Старшина с ассистентами, спрятавшими шашки в ножны, идет в штаб полка, к знаменной витрине, где на посту № 1 стоит с автоматом «на грудь» часовой.
Пуста витрина.
— Знамя где? — спрашивает старшина у часового.
Тот от удивления начинает говорить, что ему на этом почетном посту категорически запрещено:
— Как это? Так вы же знаменосец…
— Тебе его что — не приносили?
— Кто?
— Ну… внешний караул…
— Никак нет. А что — должны были?
Идут к начальнику караула:
— Знамя ты брал?
Тот смеется — оценил шутку.
— Ага, — говорит. — Пусть, думаю, повисит немного над КПП, чтоб сразу было всем видно, что они входят не куда-нибудь, а в гвардейский орденоносный полк.
— Ну же ты мудак!! Где оно?!
— Да вы чего?.. Я ж так, ребята… шучу… а что?
— Шутишь?! ничего. Молчи… понял?!
У старшины делается все более бледноватый вид, и пышные усы постепенно обвисают книзу. Лейтенанты-ассистенты — те откровенно мандражируют. И они начинают перерывать полк: какой идиот взял знамя и где его теперь держит.

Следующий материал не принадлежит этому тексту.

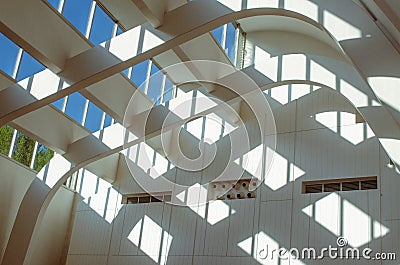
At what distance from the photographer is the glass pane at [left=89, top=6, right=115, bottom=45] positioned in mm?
13320

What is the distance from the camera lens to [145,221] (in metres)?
15.5

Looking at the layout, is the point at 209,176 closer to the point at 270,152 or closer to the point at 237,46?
the point at 270,152

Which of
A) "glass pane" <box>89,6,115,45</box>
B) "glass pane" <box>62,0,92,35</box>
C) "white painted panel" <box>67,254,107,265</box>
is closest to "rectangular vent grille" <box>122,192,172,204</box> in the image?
"white painted panel" <box>67,254,107,265</box>

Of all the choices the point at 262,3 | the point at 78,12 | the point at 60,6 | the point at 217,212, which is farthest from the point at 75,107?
the point at 262,3

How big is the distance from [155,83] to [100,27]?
2.17 metres

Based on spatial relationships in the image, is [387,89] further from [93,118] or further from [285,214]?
[93,118]

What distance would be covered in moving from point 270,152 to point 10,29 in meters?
7.45

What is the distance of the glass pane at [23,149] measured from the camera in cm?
1430

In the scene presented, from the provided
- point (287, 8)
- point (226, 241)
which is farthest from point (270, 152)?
point (287, 8)

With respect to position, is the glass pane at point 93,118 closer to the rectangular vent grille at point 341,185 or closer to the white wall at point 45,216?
the white wall at point 45,216

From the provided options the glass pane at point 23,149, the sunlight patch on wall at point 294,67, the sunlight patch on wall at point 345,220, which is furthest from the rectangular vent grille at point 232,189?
the glass pane at point 23,149

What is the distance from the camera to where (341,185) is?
510 inches

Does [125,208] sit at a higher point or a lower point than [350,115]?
lower

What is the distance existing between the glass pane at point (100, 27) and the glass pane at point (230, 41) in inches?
129
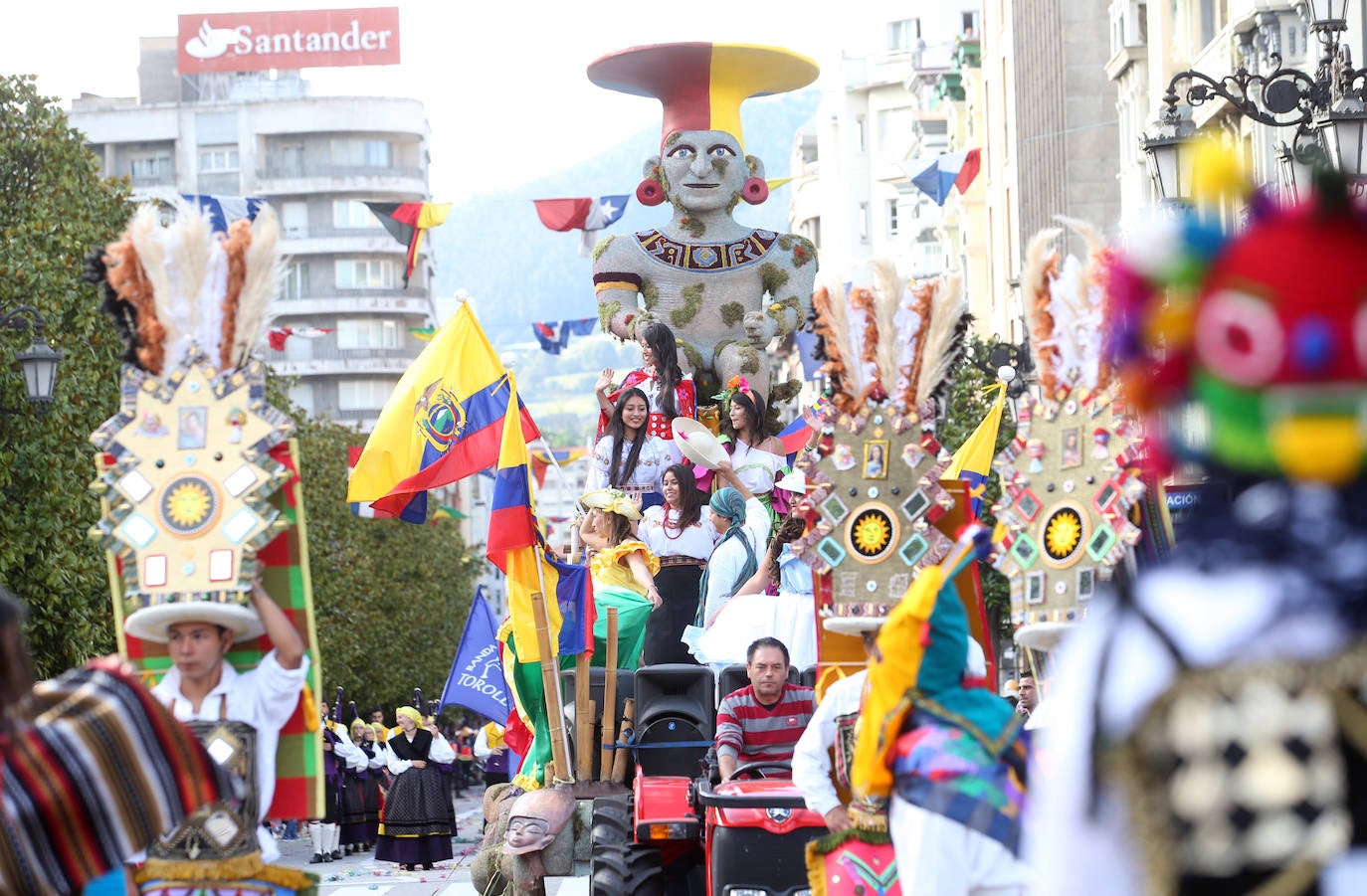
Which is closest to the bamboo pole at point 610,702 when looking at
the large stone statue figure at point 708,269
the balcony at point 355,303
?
the large stone statue figure at point 708,269

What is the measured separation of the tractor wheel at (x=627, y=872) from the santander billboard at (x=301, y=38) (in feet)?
284

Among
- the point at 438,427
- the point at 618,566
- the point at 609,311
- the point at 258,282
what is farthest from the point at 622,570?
the point at 258,282

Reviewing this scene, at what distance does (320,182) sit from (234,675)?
3352 inches

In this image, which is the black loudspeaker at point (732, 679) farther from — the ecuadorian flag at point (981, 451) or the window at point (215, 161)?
the window at point (215, 161)

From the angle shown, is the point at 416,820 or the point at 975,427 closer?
the point at 416,820

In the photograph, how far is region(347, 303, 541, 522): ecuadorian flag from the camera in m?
14.9

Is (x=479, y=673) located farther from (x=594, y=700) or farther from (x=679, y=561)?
(x=594, y=700)

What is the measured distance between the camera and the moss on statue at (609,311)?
60.7 ft

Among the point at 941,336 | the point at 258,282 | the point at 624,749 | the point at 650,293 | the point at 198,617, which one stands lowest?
the point at 624,749

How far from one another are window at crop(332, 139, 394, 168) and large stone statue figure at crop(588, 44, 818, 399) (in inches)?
2957

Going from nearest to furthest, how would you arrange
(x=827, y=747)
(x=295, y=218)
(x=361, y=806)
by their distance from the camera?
(x=827, y=747)
(x=361, y=806)
(x=295, y=218)

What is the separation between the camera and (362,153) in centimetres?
9331

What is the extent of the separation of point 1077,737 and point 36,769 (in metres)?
2.75

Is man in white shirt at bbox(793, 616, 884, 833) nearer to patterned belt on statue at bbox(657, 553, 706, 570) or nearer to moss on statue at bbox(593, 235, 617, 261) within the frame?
patterned belt on statue at bbox(657, 553, 706, 570)
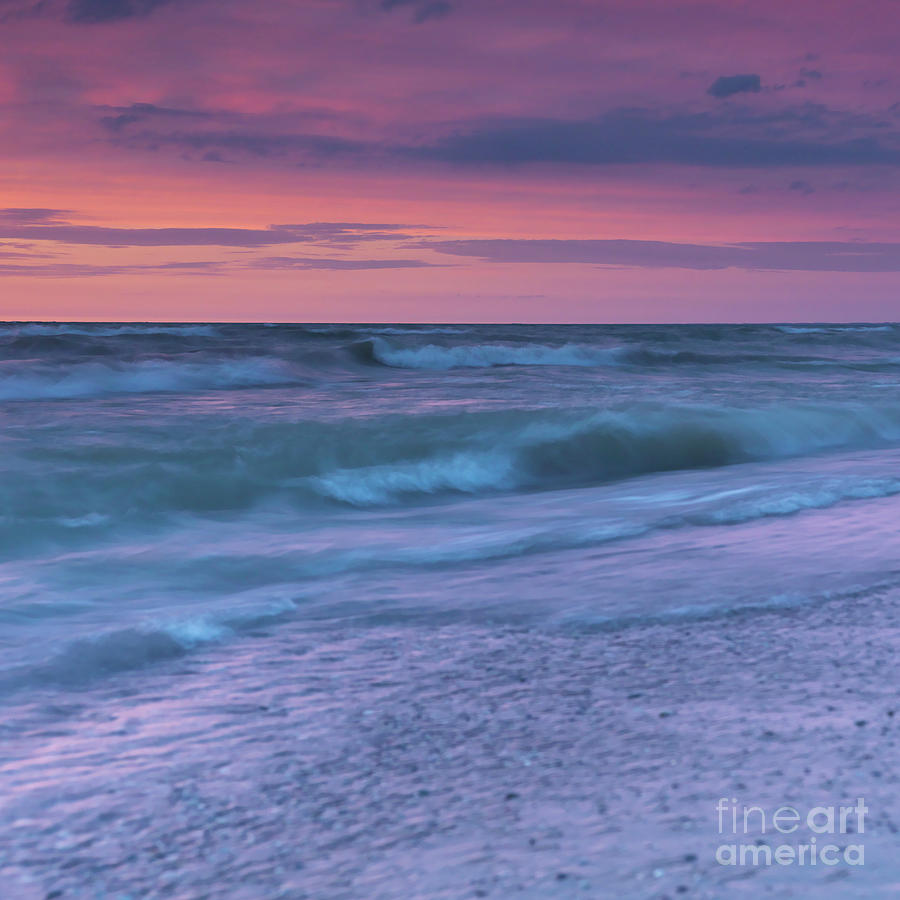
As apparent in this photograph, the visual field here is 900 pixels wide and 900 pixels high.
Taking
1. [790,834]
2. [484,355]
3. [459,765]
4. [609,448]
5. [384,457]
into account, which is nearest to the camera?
[790,834]

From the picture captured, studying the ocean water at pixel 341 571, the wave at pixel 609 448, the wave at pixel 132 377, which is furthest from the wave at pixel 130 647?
the wave at pixel 132 377

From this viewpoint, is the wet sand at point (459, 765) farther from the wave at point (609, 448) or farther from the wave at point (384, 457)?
the wave at point (609, 448)

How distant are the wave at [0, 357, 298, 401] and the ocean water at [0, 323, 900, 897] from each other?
10.5 ft

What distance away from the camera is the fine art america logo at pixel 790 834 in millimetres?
1686

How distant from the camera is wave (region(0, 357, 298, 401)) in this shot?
48.0ft

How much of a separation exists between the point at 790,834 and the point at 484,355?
23601mm

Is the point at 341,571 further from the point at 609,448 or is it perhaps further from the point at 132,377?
the point at 132,377

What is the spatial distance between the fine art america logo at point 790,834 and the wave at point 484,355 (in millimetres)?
20220

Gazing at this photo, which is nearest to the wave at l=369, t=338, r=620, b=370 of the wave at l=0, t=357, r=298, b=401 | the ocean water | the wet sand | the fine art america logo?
the wave at l=0, t=357, r=298, b=401

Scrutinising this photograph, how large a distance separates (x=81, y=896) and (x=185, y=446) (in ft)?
21.1

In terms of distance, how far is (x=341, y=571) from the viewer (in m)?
4.45

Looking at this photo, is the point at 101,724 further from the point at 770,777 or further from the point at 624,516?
the point at 624,516

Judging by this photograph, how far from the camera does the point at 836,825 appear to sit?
178cm

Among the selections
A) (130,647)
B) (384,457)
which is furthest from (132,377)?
(130,647)
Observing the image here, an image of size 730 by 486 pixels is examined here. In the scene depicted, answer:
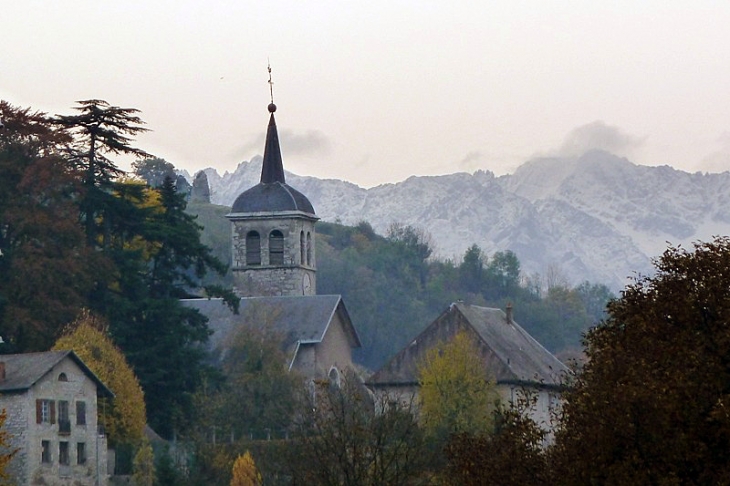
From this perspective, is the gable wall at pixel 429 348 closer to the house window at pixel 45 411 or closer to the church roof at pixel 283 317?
the church roof at pixel 283 317

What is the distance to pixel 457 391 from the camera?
75.4 meters

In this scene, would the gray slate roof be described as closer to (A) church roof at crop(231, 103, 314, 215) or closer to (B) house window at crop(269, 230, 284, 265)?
(B) house window at crop(269, 230, 284, 265)

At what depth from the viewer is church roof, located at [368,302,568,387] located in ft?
273

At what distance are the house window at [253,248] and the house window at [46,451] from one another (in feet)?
122

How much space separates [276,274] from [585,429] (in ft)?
231

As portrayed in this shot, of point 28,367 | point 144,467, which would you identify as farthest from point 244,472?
point 28,367

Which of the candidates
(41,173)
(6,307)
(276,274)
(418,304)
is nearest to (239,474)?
(6,307)

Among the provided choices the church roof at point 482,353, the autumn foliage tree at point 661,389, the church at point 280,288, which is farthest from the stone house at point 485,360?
the autumn foliage tree at point 661,389

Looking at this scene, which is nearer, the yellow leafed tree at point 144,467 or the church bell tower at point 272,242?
the yellow leafed tree at point 144,467

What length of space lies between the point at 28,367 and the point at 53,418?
6.70ft

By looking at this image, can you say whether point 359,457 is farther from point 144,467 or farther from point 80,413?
point 80,413

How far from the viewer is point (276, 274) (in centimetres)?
10250

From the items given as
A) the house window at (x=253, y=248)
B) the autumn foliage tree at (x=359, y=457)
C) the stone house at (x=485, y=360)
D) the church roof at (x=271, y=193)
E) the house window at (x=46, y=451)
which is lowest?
the house window at (x=46, y=451)

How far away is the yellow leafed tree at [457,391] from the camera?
2876 inches
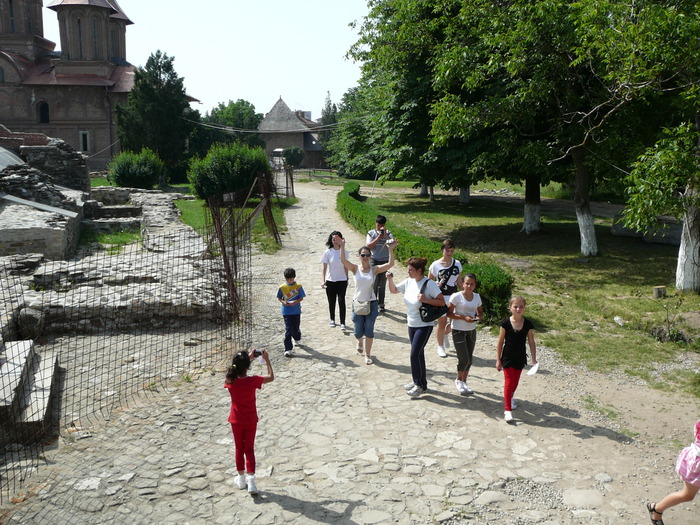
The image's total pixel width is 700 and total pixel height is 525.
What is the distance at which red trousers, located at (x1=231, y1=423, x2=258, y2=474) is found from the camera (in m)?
5.18

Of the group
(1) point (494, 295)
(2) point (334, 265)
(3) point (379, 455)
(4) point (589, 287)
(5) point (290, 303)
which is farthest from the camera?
(4) point (589, 287)

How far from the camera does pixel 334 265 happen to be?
30.4ft

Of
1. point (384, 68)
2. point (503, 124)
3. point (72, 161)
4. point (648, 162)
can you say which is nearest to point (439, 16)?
point (384, 68)

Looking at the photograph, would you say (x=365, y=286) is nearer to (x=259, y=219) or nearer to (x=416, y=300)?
(x=416, y=300)

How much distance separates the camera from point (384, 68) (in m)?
19.2

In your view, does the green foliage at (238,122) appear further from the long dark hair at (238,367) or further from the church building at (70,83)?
the long dark hair at (238,367)

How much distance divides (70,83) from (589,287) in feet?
159

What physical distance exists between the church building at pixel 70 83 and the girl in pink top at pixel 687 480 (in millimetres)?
51802

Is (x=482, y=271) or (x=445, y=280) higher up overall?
(x=445, y=280)

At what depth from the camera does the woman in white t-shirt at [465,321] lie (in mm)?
7074

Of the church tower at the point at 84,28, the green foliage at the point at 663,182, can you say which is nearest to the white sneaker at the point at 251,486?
the green foliage at the point at 663,182

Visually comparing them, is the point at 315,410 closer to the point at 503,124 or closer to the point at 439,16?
the point at 503,124

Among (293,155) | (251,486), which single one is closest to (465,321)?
(251,486)

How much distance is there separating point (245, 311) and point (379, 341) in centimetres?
270
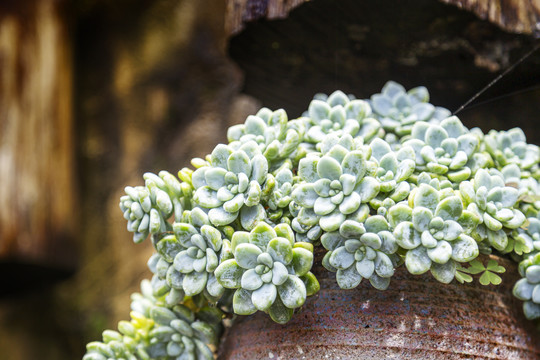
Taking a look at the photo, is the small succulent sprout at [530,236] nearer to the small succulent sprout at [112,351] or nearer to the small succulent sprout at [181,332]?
the small succulent sprout at [181,332]

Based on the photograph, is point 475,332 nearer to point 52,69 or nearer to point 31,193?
point 31,193

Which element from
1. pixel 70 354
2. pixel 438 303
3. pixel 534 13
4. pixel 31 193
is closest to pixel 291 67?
pixel 534 13

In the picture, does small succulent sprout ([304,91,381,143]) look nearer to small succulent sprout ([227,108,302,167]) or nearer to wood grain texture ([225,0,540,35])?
small succulent sprout ([227,108,302,167])

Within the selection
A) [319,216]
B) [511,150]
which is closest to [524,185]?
[511,150]

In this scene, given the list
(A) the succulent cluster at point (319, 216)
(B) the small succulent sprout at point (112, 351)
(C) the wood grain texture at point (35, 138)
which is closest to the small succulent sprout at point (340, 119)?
(A) the succulent cluster at point (319, 216)

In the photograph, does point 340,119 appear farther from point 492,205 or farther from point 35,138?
point 35,138

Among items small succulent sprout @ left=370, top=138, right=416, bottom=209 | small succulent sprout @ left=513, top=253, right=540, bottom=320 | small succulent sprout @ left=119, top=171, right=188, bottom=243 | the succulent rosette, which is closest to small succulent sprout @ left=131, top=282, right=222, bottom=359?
the succulent rosette
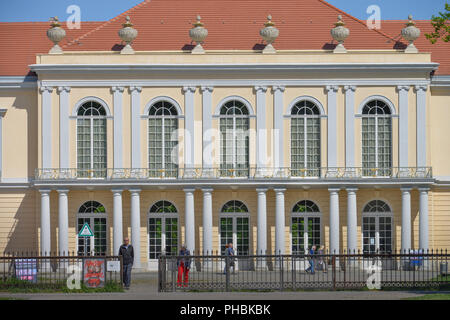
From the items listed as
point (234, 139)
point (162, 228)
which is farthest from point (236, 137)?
point (162, 228)

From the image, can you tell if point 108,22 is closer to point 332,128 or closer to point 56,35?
point 56,35

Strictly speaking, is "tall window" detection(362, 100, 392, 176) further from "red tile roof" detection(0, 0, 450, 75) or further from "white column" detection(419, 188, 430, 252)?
"red tile roof" detection(0, 0, 450, 75)

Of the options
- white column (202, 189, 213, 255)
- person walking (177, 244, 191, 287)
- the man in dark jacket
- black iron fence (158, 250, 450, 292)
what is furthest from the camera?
white column (202, 189, 213, 255)

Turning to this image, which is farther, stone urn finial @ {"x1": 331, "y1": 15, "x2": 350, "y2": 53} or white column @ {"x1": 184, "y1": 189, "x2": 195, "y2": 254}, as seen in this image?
stone urn finial @ {"x1": 331, "y1": 15, "x2": 350, "y2": 53}

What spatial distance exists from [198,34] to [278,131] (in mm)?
5899

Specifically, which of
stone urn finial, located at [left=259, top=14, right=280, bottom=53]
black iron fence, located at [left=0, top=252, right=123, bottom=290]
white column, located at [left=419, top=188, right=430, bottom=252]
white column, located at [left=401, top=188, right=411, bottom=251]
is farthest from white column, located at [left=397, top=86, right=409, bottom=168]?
Result: black iron fence, located at [left=0, top=252, right=123, bottom=290]

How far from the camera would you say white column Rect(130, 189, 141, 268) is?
51.1 m

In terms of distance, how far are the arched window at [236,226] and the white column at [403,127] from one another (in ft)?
25.4

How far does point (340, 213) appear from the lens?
5209 cm

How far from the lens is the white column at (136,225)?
51.1m

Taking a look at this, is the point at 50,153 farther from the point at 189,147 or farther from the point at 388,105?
the point at 388,105

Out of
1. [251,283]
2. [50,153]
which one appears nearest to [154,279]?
[251,283]

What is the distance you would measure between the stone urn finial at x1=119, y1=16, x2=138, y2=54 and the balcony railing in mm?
5677

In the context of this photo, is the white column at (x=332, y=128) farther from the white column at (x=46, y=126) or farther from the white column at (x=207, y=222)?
the white column at (x=46, y=126)
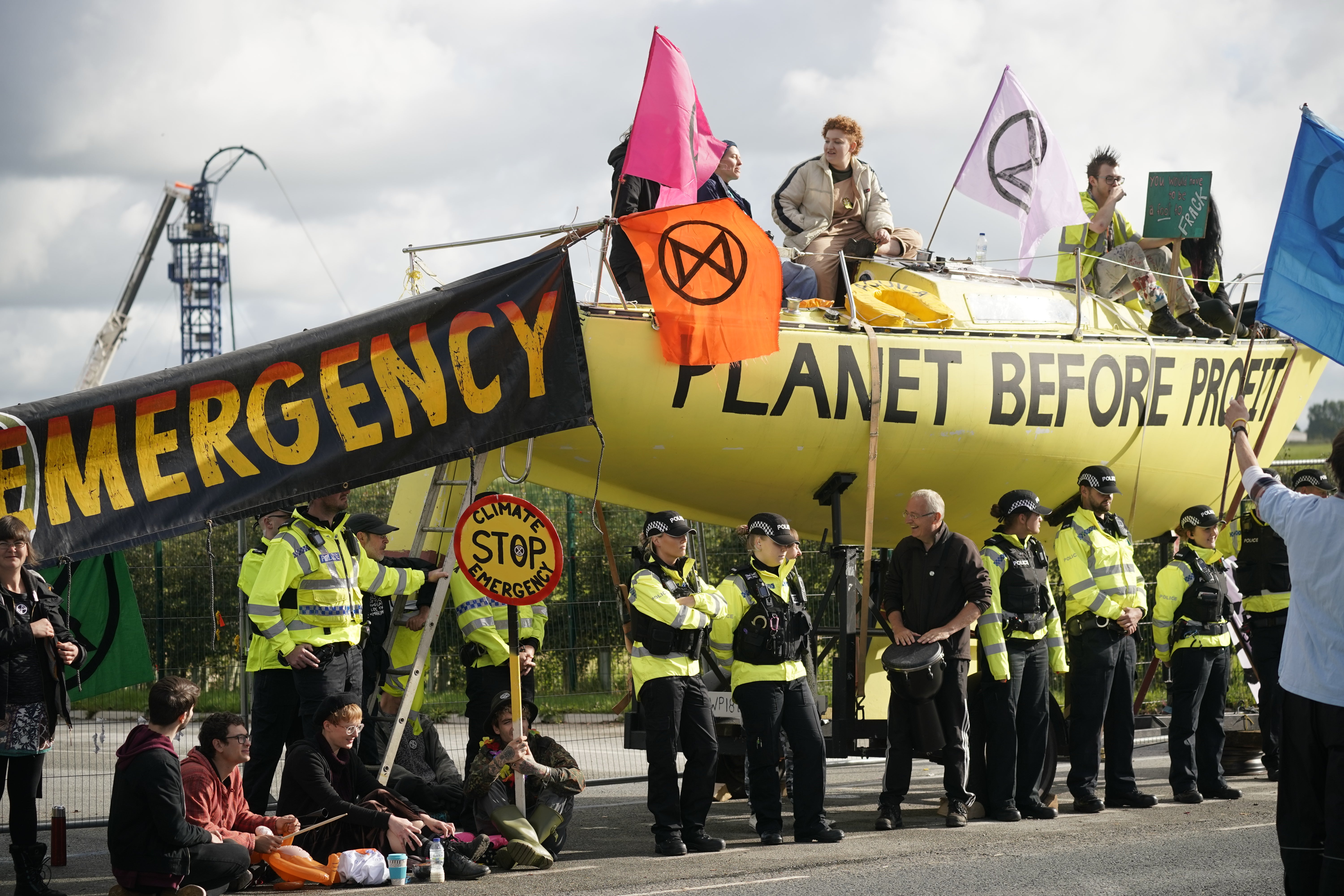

Возвращаются к ларьку. Там уже свернуто все пивное хозяйство.
— Не, — говорит ларечник, — вы что. Ничо не видел. Да ты ж его из рук не выпускал.
— Не выпускал, — мрачно басит сержант, сделавшийся ниже ростом.
Может, в кабинет командира полка занесли? Или к начштаба?
Идут обратно в штаб. Нет — пусто. Во все окна заглянули. Только часовой у пустой витрины смотрит выжидательно, болван.
Они проходят по всем ротам. Идут в автопарк: может, знамя у ларька упало, соскользнуло по стенке, и кто-то в толчее его поднял и положил, например, на броню, и так на танке оно в парк уехало.
Нет; нету.
Дежурный по парку сильно удивляется вопросу и, конечно, тоже ничего не видел.
Тем временем полк окончил праздничный обед. Половина солдат валит в увольнение: сбрасываться на самогон, драться в очередь вокруг четырех деревенских девок и склонять к любви средний школьный возраст. Офицеры компаниями шествуют по домам — за столы с выпивкой и закуской. Тихо в расположении. И нет нигде знамени.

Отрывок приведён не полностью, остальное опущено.